The episode occasioned a father-son talk.

“I hope you haven’t been doing that in school,” I said.

“Why?” he asked, in a way that suggested he had, in fact, been doing that in school.

Even for a kid who understands the Byzantine rules of Yu-Gi-Oh! duels, the mores of wind-breaking can seem complex. I decided to begin with the basics.

“Okay,” I said. “First, farting is natural. Everybody does it.”

“That’s not true, Daddy. Mommy doesn’t. I mean, she does. She farts inside her body.”
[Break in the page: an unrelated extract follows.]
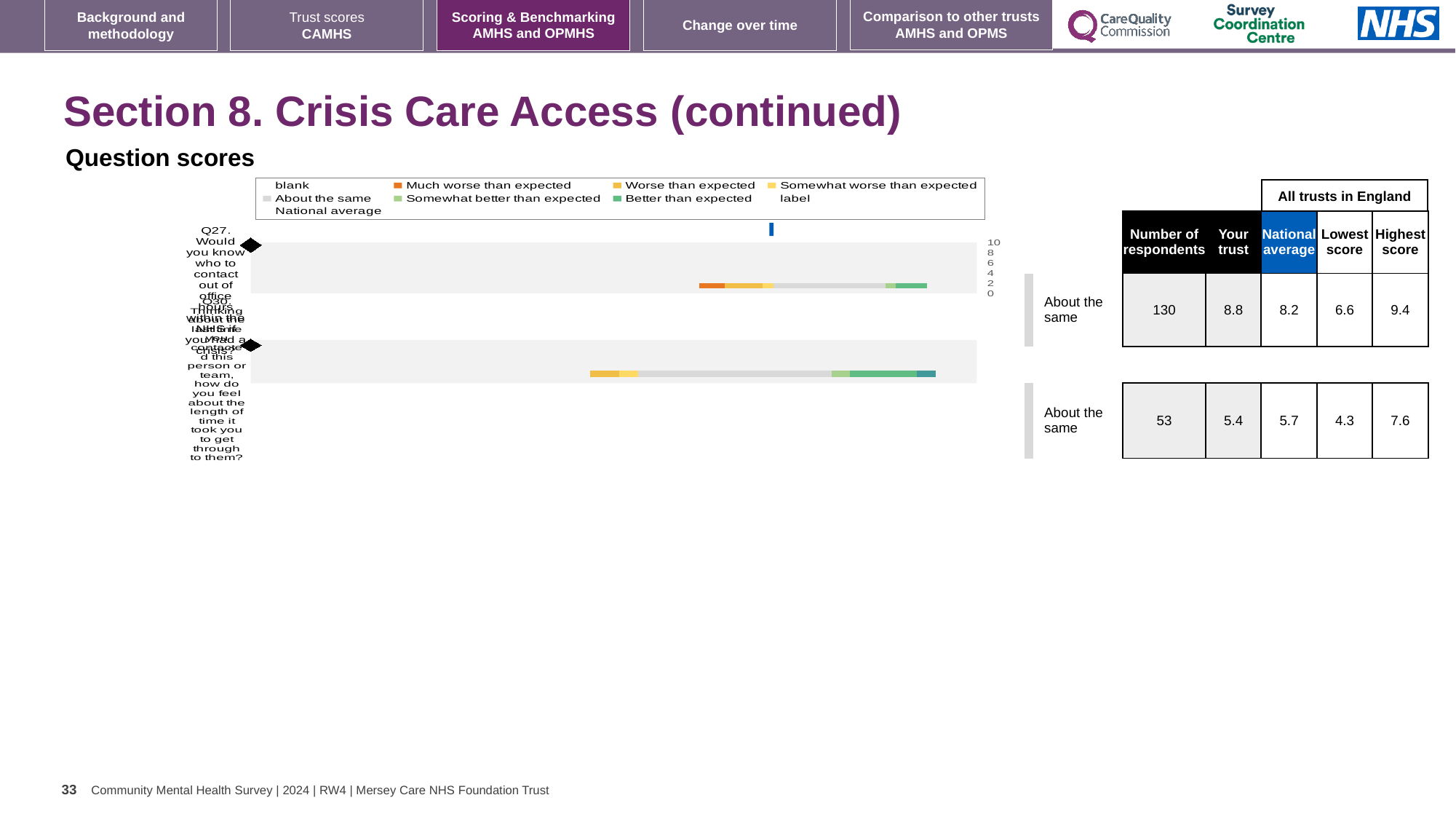
How many entries does the legend of the 'Question scores' chart list? 9 For Q27, which is larger: the 'Your trust' score or the national average? Your trust What is the highest tick value shown on the score axis of the 'Question scores' chart? 10 How many respondents answered Q27 according to the table beside the chart? 130 In the table beside the chart, what is the 'Your trust' score for Q27 (knowing who to contact out of office hours)? 8.8 Which question has the higher 'Your trust' score, Q27 or Q30? Q27 How many questions (bars) are plotted in the 'Question scores' chart? 2 What is the difference between the highest score (9.4) and the lowest score (6.6) for Q27? 2.8 What kind of chart is shown under 'Question scores'? bar chart For Q30, which is larger: the 'Your trust' score or the national average? National average In the table beside the chart, what is the national average score for Q30 (length of time to get through to the crisis contact)? 5.7 What benchmark category is shown next to both Q27 and Q30 in the chart? About the same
I knew for a fact this wasn’t true. My Fair Lady had bragged to me just days earlier about her efforts at externalization. She’d gone to Neiman’s at NorthPark to buy mascara and had received a chilly reception from the woman behind the makeup counter. My Fair Lady theorized it was on account of her ensemble, which, head to toe, had come from Target. The haughty makeup woman gave MFL the once-over and then, without even asking if she needed help, passed her off to a junior saleswoman. MFL retaliated by, in her words, “crop-dusting” the entire cosmetics department.
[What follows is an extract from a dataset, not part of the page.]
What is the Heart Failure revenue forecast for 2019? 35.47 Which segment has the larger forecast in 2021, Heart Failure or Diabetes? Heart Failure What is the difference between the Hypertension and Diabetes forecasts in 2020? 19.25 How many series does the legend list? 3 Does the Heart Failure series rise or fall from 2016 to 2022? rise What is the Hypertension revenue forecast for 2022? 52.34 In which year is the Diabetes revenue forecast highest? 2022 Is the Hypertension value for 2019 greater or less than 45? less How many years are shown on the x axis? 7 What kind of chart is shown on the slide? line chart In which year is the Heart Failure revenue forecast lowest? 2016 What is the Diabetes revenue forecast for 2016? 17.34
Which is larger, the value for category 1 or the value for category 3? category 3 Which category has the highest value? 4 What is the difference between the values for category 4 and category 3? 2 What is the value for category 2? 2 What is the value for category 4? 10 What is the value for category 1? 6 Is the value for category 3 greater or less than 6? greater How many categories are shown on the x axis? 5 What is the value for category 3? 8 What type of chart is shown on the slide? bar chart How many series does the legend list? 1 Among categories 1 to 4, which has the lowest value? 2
But I wasn’t about to spoil the boy’s innocence. His mom only farts inside her body, the Tooth Fairy brings him money, and Harriet Miers asked the president to withdraw her nomination to the Supreme Court because the confirmation process would have presented a burden to the White House that was not in the best interest of the country. It’s the boy’s privilege to believe these myths.

“Your mom is a woman of many talents,” I told him. “Maybe she keeps them inside her body to be considerate to other people.”

The boy was confused. Why would she keep something to herself that was so funny? He cited scenes from Shrek and Finding Nemo that, to his mind, proved beyond a reasonable doubt that farting was funny.

“It’s like this,” I told the boy. “You know how you and I like to hide in closets and jump out and scare each other? And you know how Mom hates that, and we’re not allowed to scare her, and if you do it, she’ll send you to your room, and if I do it she’ll hit me? Farting is like that. Some people think it’s funny. Other people don’t.”

“So how come you fart all the time?”

I had to explain that Daddy doesn’t fart “all the time.” He does it only in the company of family and close friends. It just so happens that Daddy has a lot of close friends. I named them all. Then I asked the boy to name his close friends. Because he didn’t list all his classmates, I said he shouldn’t let loose in that setting.

“What if my stomach really hurts and I can’t hold it?” he asked.

“Excellent question. In that case, you should ask to go to the bathroom.”

“But I can fart on the playground if I need to. Right, Daddy?”

“Absolutely. You’re safe on the playground.”

“Because on the playground, your farts mix with bird farts, and the wind stirs it all up, and no one knows.”

You know, every parent likes to think his child is special. But figuring out on his own how to take advantage of meteorological conditions and defenseless creatures to camouflage flatulence? It’s times like those that make a man proud to be a paterfamilias. A tear came to my eye.

I said to the boy, “That was you again, wasn’t it?”